» **Data supplied**
<<<<
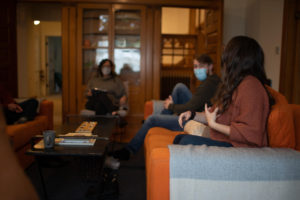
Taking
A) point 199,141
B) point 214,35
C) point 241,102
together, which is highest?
point 214,35

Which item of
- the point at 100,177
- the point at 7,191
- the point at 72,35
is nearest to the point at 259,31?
the point at 72,35

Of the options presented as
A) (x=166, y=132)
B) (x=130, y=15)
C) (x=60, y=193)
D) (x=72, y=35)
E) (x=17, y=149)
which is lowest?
(x=60, y=193)

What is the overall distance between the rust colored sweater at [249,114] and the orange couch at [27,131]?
64.5 inches

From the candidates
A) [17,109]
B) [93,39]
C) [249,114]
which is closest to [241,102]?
[249,114]

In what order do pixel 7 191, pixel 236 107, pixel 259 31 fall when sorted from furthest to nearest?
pixel 259 31
pixel 236 107
pixel 7 191

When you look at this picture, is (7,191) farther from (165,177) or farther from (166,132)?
(166,132)

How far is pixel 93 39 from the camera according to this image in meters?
4.61

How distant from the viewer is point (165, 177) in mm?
1302

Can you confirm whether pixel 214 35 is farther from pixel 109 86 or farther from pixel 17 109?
pixel 17 109

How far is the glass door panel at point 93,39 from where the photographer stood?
457cm

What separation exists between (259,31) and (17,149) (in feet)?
11.3

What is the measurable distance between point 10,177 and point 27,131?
9.30 feet

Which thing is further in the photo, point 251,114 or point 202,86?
point 202,86

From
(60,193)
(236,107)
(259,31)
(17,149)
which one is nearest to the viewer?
(236,107)
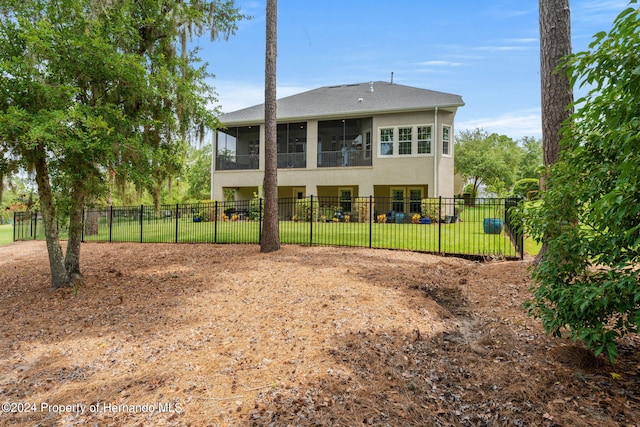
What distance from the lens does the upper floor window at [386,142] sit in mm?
18422

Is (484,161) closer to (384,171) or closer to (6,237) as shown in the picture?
(384,171)

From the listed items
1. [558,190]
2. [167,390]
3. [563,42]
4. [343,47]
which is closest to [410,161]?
[343,47]

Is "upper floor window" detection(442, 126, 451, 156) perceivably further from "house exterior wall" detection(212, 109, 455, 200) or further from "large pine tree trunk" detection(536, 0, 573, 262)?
"large pine tree trunk" detection(536, 0, 573, 262)

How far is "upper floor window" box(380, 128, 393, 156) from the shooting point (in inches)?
725

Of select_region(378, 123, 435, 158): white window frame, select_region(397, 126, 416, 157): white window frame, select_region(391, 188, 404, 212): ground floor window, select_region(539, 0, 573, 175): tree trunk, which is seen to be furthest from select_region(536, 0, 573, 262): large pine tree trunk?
select_region(391, 188, 404, 212): ground floor window

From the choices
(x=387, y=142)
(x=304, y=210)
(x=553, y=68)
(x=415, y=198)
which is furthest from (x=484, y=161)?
(x=553, y=68)

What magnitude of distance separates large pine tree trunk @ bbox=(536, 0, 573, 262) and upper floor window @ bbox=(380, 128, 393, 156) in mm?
12257

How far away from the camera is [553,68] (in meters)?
6.02

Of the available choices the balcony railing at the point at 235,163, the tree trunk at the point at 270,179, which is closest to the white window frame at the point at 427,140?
the balcony railing at the point at 235,163

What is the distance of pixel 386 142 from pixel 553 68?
12532 mm

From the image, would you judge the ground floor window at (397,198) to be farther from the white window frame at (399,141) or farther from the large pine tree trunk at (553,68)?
the large pine tree trunk at (553,68)

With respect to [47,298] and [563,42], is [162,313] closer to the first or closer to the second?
[47,298]

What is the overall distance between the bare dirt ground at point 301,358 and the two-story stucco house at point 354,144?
12.1 meters

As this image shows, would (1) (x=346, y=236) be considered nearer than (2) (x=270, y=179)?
No
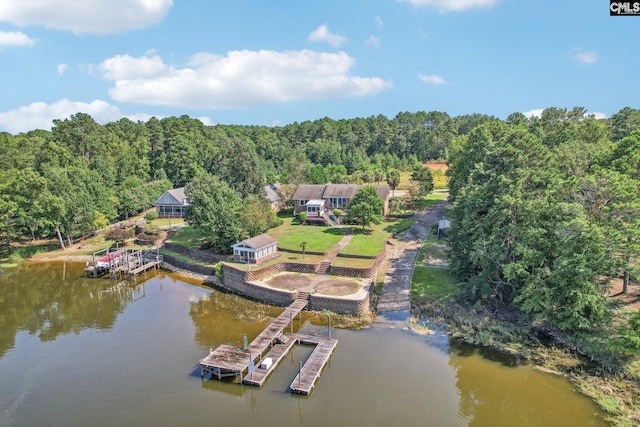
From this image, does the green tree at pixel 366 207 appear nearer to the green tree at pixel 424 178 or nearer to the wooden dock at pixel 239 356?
the green tree at pixel 424 178

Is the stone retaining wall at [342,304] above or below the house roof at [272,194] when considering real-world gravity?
below

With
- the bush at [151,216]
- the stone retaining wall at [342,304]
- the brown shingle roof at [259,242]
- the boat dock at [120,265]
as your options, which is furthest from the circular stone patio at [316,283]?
the bush at [151,216]

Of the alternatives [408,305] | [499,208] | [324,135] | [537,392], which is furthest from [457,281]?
[324,135]

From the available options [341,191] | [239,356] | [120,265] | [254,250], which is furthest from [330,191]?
[239,356]

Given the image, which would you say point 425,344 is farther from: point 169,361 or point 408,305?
point 169,361

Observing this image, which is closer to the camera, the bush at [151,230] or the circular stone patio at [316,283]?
the circular stone patio at [316,283]

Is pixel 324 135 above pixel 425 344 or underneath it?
above

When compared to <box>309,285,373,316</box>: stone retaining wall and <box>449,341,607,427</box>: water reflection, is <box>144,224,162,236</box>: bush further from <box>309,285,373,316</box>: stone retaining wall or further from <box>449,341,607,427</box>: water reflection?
<box>449,341,607,427</box>: water reflection
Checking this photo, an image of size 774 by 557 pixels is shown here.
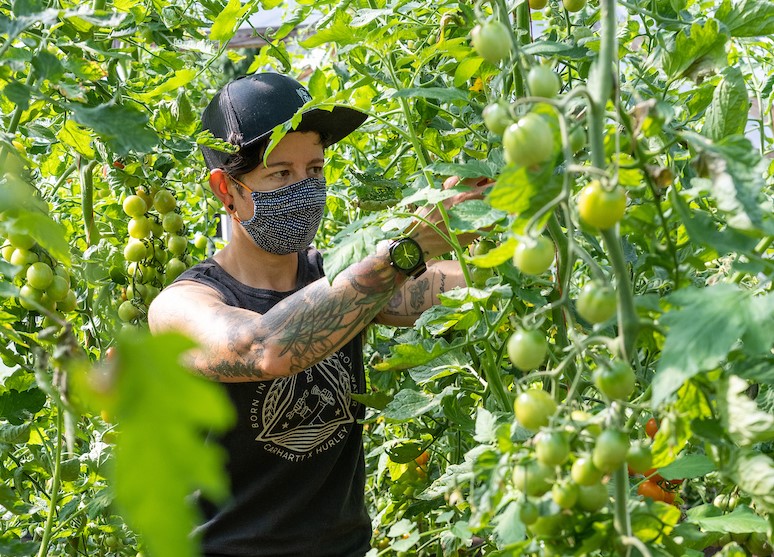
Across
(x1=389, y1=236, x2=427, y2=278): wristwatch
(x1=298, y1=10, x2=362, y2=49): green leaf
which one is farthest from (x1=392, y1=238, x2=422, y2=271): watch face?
(x1=298, y1=10, x2=362, y2=49): green leaf

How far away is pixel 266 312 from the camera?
5.59 feet

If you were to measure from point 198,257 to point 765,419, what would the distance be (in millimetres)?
2343

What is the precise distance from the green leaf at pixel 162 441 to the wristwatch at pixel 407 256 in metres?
1.10

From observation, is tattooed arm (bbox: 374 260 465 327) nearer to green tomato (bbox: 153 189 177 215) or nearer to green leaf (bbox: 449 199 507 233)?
green tomato (bbox: 153 189 177 215)

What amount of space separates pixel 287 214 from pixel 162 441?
1603 mm

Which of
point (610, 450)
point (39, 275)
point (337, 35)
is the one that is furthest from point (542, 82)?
point (39, 275)

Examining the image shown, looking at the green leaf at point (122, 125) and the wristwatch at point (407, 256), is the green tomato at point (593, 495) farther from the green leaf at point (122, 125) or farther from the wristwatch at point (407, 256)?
the wristwatch at point (407, 256)

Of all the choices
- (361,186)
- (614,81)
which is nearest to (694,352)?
(614,81)

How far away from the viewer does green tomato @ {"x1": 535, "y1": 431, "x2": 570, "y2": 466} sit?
61 centimetres

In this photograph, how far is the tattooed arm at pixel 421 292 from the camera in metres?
1.87

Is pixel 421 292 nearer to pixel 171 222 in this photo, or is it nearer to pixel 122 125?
pixel 171 222

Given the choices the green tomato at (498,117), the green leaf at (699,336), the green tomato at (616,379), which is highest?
the green tomato at (498,117)

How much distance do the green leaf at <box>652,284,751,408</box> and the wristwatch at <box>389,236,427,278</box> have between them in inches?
30.8

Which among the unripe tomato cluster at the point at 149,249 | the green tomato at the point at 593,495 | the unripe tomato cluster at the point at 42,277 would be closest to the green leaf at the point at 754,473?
the green tomato at the point at 593,495
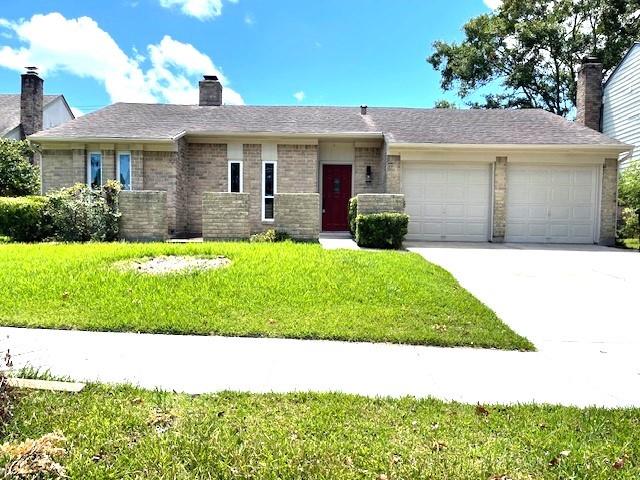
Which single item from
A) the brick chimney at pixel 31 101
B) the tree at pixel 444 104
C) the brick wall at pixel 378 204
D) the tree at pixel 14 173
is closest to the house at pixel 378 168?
the brick wall at pixel 378 204

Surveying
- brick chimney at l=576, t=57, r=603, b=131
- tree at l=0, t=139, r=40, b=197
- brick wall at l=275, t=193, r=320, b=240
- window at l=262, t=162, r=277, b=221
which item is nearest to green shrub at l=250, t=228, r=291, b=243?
brick wall at l=275, t=193, r=320, b=240

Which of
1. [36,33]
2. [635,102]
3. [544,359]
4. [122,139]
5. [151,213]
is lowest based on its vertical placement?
[544,359]

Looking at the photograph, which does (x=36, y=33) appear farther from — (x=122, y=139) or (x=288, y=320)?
(x=288, y=320)

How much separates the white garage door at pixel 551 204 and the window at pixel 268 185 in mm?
7899

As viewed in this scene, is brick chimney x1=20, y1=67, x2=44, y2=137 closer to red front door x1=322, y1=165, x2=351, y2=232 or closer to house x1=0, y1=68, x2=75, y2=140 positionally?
house x1=0, y1=68, x2=75, y2=140

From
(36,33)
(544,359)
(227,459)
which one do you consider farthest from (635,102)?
(36,33)

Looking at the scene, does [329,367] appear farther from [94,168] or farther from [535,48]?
[535,48]

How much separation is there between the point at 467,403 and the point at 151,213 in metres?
10.5

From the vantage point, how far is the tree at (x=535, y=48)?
94.9 feet

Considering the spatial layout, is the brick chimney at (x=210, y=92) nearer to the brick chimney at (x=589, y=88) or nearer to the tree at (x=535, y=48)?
the brick chimney at (x=589, y=88)

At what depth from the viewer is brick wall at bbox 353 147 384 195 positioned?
16203 millimetres

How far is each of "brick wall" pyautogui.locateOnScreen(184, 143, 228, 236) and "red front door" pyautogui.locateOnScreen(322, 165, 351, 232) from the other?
3.57 m

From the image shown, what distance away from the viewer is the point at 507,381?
391cm

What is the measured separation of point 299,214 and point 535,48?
2715 cm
>>>>
» **Written task**
Reproduce only the lines running from the one that contains "How much separates" to the last line of the records.

» **Written answer**
How much separates the white garage door at pixel 551 204 and the window at pixel 268 185 in mm?
7899

As viewed in this scene, is brick chimney x1=20, y1=67, x2=44, y2=137 closer to red front door x1=322, y1=165, x2=351, y2=232 or closer to house x1=0, y1=68, x2=75, y2=140 positionally?
house x1=0, y1=68, x2=75, y2=140

From
(36,33)
(544,359)
(227,459)
which one do you consider farthest from (635,102)?
(36,33)

Looking at the scene, does [329,367] appear farther from [94,168] or farther from [535,48]?
[535,48]

How much separation is there between the point at 467,403 and the point at 151,213 in metres?
10.5

From the vantage point, how far is the tree at (x=535, y=48)?
94.9 feet

Considering the spatial layout, is the brick chimney at (x=210, y=92) nearer to the brick chimney at (x=589, y=88) or nearer to the tree at (x=535, y=48)?
the brick chimney at (x=589, y=88)

At what depth from the viewer is brick wall at bbox 353 147 384 195 positioned?
16203 millimetres

How far is each of "brick wall" pyautogui.locateOnScreen(184, 143, 228, 236) and "red front door" pyautogui.locateOnScreen(322, 165, 351, 232) from the other?
3.57 m

From the image shown, what distance away from the viewer is the point at 507,381?
391cm

What is the measured separation of point 299,214 and point 535,48?
2715 cm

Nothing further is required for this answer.